Curbs on ECBs likely
There could also be a cut in non-resident deposits as the government grapples to attract foreign investment, reports Gaurav Choudhury.business Updated: Sep 20, 2007 21:56 IST
The rupee on Thursday rose to a nine-year high against the US dollar, amid speculation that the government may impose stricter monitoring of end-use external commercial borrowings (ECBs) and a possible lowering of non-resident deposit rates.
Sources indicated that the government was not averse to imposing more stringent monitoring of short-term debt and restricting their end-use.
There could also be a cut in non-resident deposits as the government grapples to attract foreign investment while ensuring the domestic currency does not appreciate beyond a limit where it erodes export competitiveness.
The opinion within the official circles is that a "very large" proportion of ECBs raised by Indian corporate may still be circumventing the end-use norms.
On Thursday, the rupee appreciated sharply and breached the 40-level mark to reach a nine-year high of 39.90 against the dollar. Last month, the government tightened the ECB norms to check foreign currency inflows by imposing a ceiling on its end-use under which foreign debt above $20 million would have to be used for foreign currency expenditure and parked overseas.
The Reserve Bank has identified ECBs as one of the "major contributors to capital inflows". Higher recourse to ECBs was enabled by lower spreads on external borrowings and rising financing requirements for capacity expansion domestically by Indian corporates.

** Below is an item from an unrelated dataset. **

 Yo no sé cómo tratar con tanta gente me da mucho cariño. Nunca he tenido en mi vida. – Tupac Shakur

Loans raised by the private sector from international capital markets with maturity of more than three years are classified as ECBs. ECB proposals are approved within an overall annual limit of $22 billion and an individual company ceiling of $500 million fixed by the finance ministry. The limits are fixed keeping in view sectoral requirements and the outcome of balance of payments (BoP) in the medium term.
Within commercial borrowings, there was distinct inclination in favour of overseas commercial bank loans against securitised borrowings, including foreign currency convertible bonds (FCCBs). Finance Minister P Chidambaram in a statement this week said that the focus would be on rationalising the interest rates of non-resident deposits, limiting the level of commercial borrowings and stringent monitoring of the short-term debt.

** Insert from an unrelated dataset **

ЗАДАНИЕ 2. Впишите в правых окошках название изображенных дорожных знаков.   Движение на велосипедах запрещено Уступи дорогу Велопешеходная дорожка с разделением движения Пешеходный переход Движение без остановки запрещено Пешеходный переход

The RBI's monetary review in July 2007 showed that net ECB funds accounted for about one-third of total net capital inflows in 2006-07.
Officials and analysts, however, believe that the RBI was likely to maintain status quo on the overall interest-rate regime, but could engage in more "active management" of foreign inflows in the short-term to prevent the domestic currency from appreciating beyond a certain limit.
The trend has already been visible in the last few months. RBI's purchases of dollar have increased from $4.42 billion in May to $11.4 billion in July. During the first seven months of the current calendar year RBI has purchased $38.1 billion.
The RBI had also increased the cash reserve ratio (CRR) to 7 per cent in July. A hike in CRR is seen as an attempt to suck out excess liquidity from the system to tackle inflation.